SELECTED TEXT:
>>>
I must add that the above classification is not based on a systematic  study of any test data that I can share. Ideally, this classification  should done with real sample of Malayalam written on paper and computer.  It should be then manually checked for spelling mistakes, list down the  mistakes and analyse the patterns. This exercise would be very  beneficial for spellcheck research. In my case, even since I released my  word list based spellchecker, noticing spelling errors in  internet(social media, mainly) has been my obsession. Sometimes I also  tried to point out spelling mistakes to authors and that did not give  much pleasant experience to me. The above list is based on my observation from such patterns.

Malayalam spelling checker

To check if a word is valid, known, correctly spelled word, a simple  look up using morphology analyser is enough. If the morphology analyser  can parse the word, it is correctly spelled. Note that the word can be  an agglutinated at arbitrary levels and inflected at same time.

Out of lexicon words

Compared to the finite set word list, the FST based morphology  analyser and generator system covers large number of words using its  generation system based on morpho-phonotactics. For a discussion on this  see my previous blog post about the coverage test. Since every language vocabulary is a dynamic system, it is still  impossible to cover 100% words in a language all the time. New words get  added to language every now and then. There are nouns related to  places, people names, product names etc that is not in the lexicon of  Morphology analyser. So, these words will be reported as unknown words  by the spellchecker. Unknown word is interpreted as misspelled word too.  This issue is a known problem. But since a spellchecker is often used  by a human user, the severity of the issue depends whether the  spellchecker does not know about lot of commonly used words or not. Most  of the spellcheckers provide an option to add to dictionary to avoid  this issue.
<<<
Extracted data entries
>>>
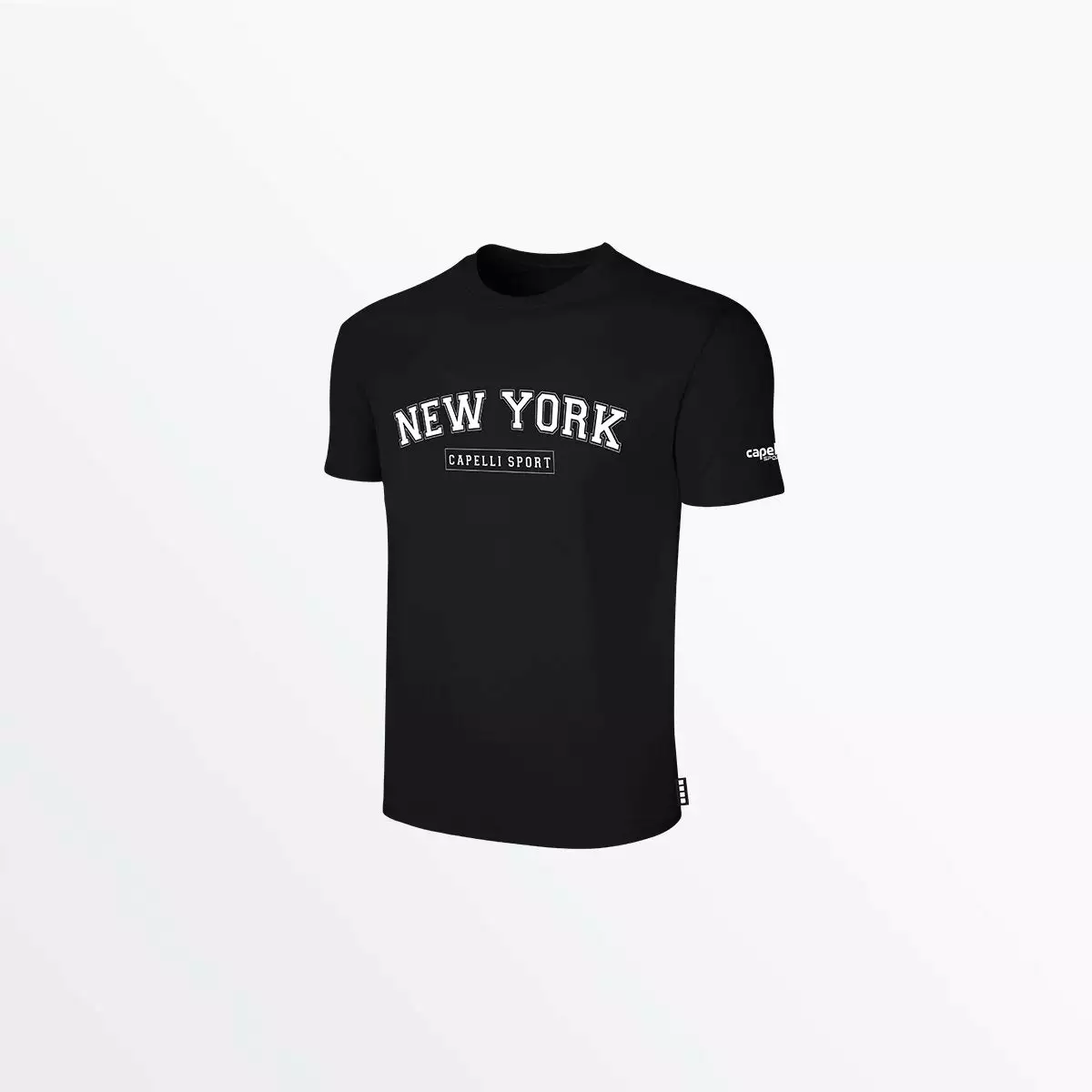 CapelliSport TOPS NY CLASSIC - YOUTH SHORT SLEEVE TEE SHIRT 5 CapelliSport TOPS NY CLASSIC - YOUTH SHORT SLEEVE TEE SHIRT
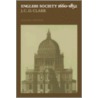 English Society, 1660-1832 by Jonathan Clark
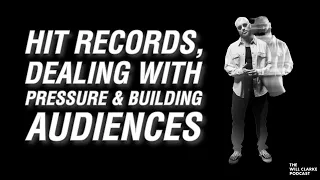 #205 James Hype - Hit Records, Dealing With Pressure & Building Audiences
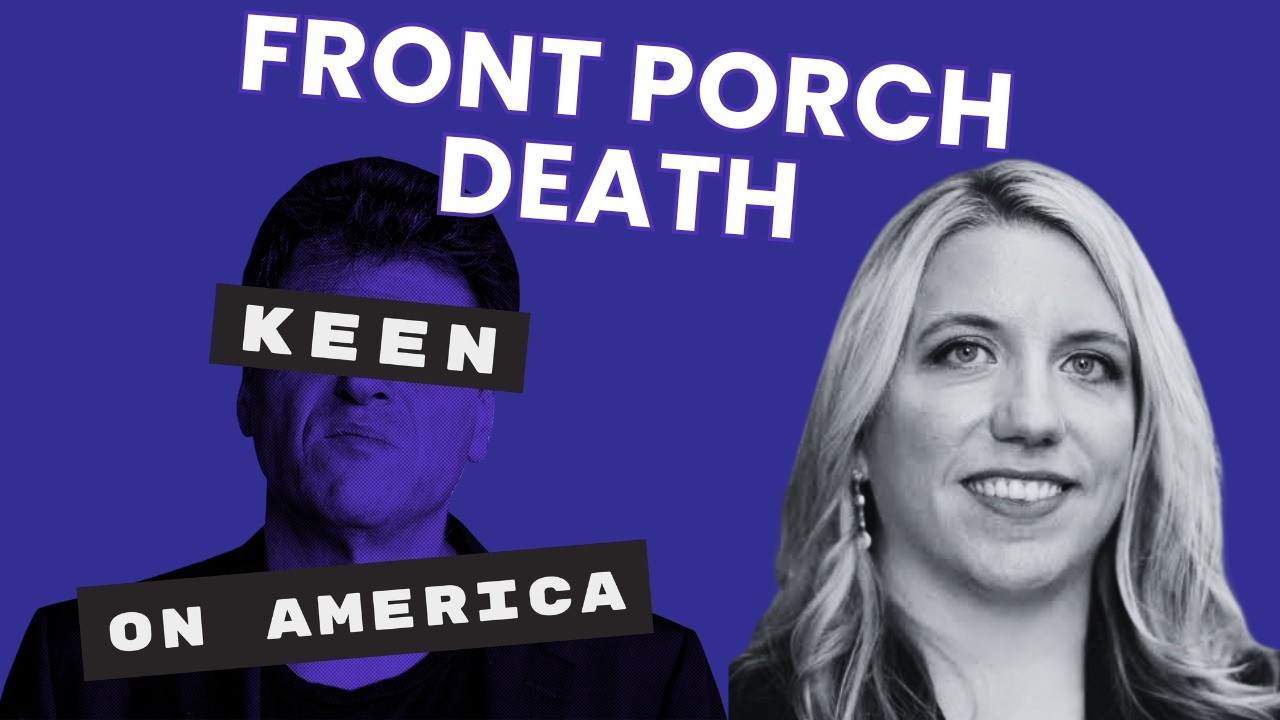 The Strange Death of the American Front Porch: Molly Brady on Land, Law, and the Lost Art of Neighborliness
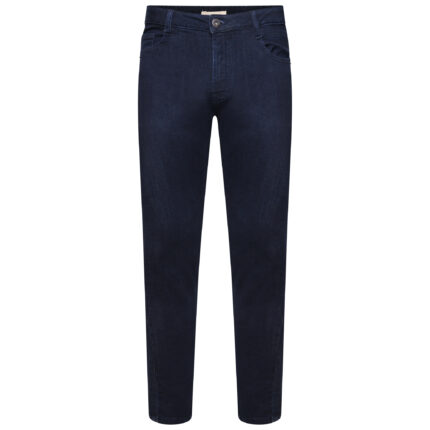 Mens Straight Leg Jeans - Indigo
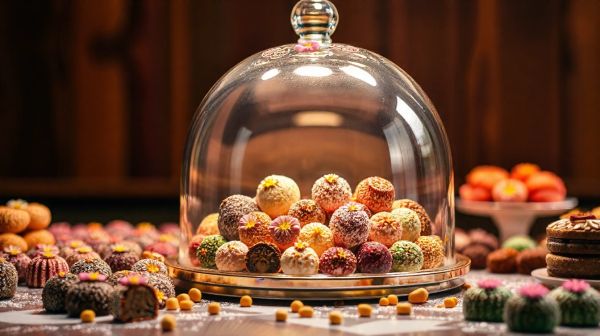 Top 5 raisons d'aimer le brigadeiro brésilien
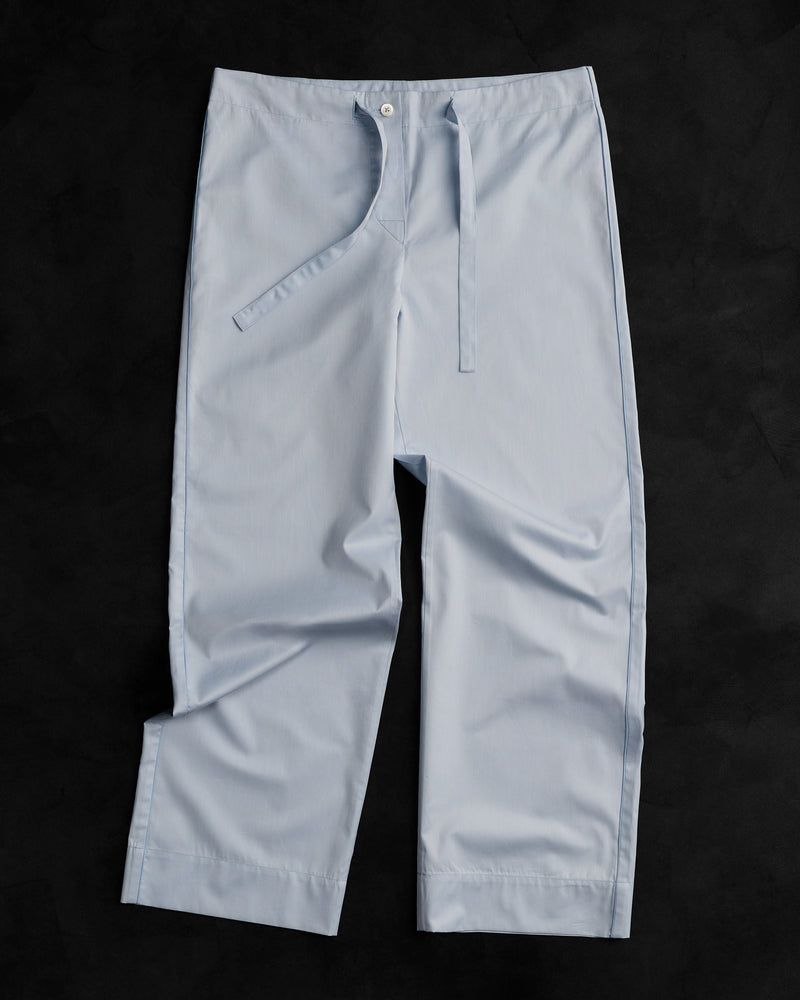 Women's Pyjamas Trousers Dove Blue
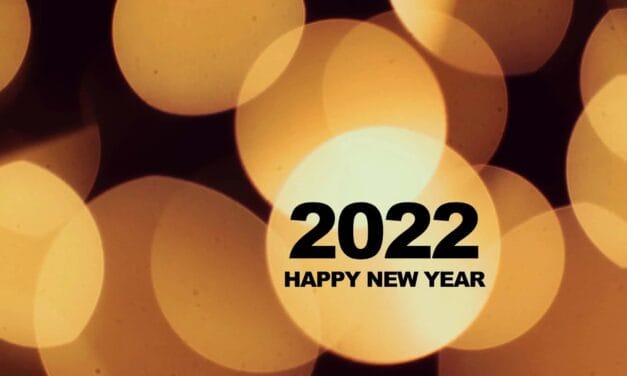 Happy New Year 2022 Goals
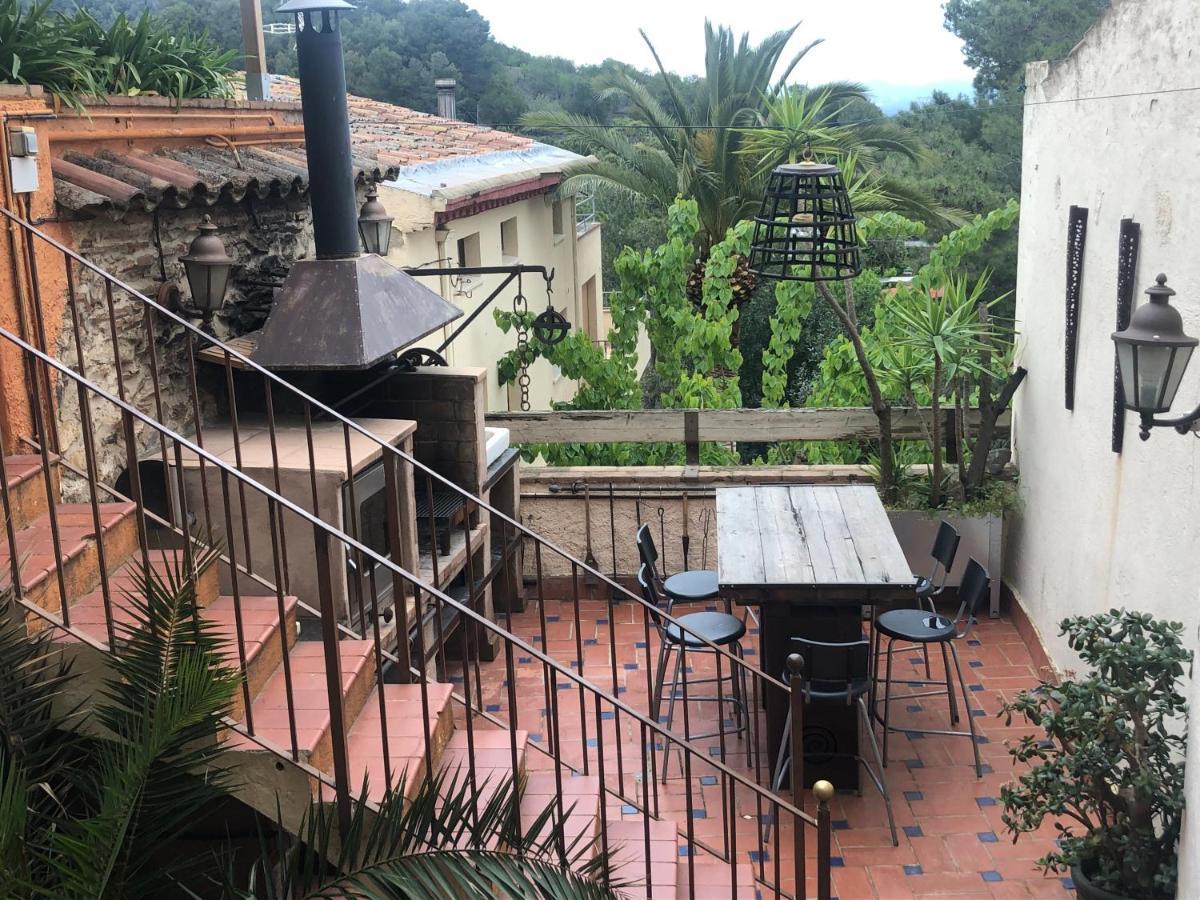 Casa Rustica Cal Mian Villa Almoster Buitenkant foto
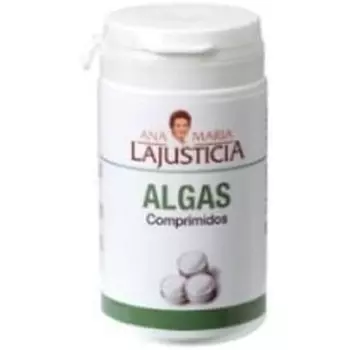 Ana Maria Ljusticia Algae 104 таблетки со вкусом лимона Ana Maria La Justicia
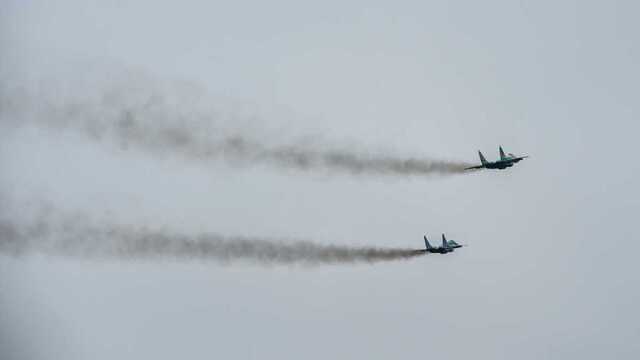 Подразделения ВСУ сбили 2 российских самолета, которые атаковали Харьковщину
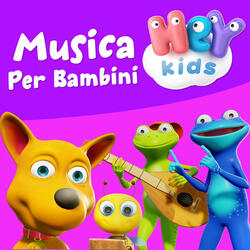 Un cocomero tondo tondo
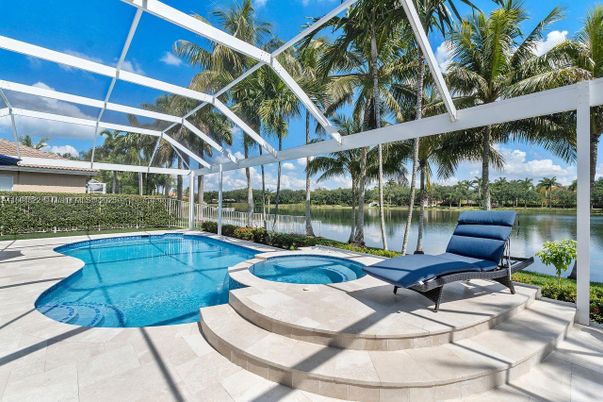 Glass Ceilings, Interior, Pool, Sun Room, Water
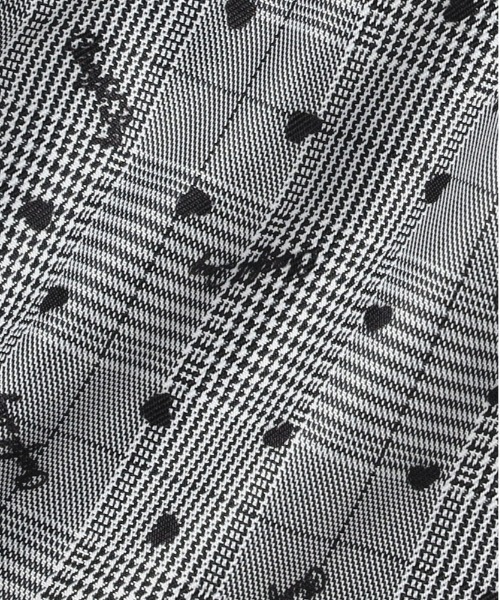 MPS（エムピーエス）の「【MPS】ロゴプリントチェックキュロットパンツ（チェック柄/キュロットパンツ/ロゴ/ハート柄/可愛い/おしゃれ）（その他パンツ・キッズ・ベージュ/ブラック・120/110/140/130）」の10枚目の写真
<<<
COMPLETE THE FOLLOWING:
a. Repeat the part of the Malayalam spellchecker text starting at "To check if" and ending at "at same time.", word for word.
b. Reproduce every line of the rows above word for word, leaving out the pictures.
The rows are unrelated to the Malayalam spellchecker text.

SOLUTIONS BELOW:
a.
To check if a word is valid, known, correctly spelled word, a simple  look up using morphology analyser is enough. If the morphology analyser  can parse the word, it is correctly spelled. Note that the word can be  an agglutinated at arbitrary levels and inflected at same time.

b.
 CapelliSport TOPS NY CLASSIC - YOUTH SHORT SLEEVE TEE SHIRT 5 CapelliSport TOPS NY CLASSIC - YOUTH SHORT SLEEVE TEE SHIRT
 English Society, 1660-1832 by Jonathan Clark
 #205 James Hype - Hit Records, Dealing With Pressure & Building Audiences
 The Strange Death of the American Front Porch: Molly Brady on Land, Law, and the Lost Art of Neighborliness
 Mens Straight Leg Jeans - Indigo
 Top 5 raisons d'aimer le brigadeiro brésilien
 Women's Pyjamas Trousers Dove Blue
 Happy New Year 2022 Goals
 Casa Rustica Cal Mian Villa Almoster Buitenkant foto
 Ana Maria Ljusticia Algae 104 таблетки со вкусом лимона Ana Maria La Justicia
 Подразделения ВСУ сбили 2 российских самолета, которые атаковали Харьковщину
 Un cocomero tondo tondo
 Glass Ceilings, Interior, Pool, Sun Room, Water
 MPS（エムピーエス）の「【MPS】ロゴプリントチェックキュロットパンツ（チェック柄/キュロットパンツ/ロゴ/ハート柄/可愛い/おしゃれ）（その他パンツ・キッズ・ベージュ/ブラック・120/110/140/130）」の10枚目の写真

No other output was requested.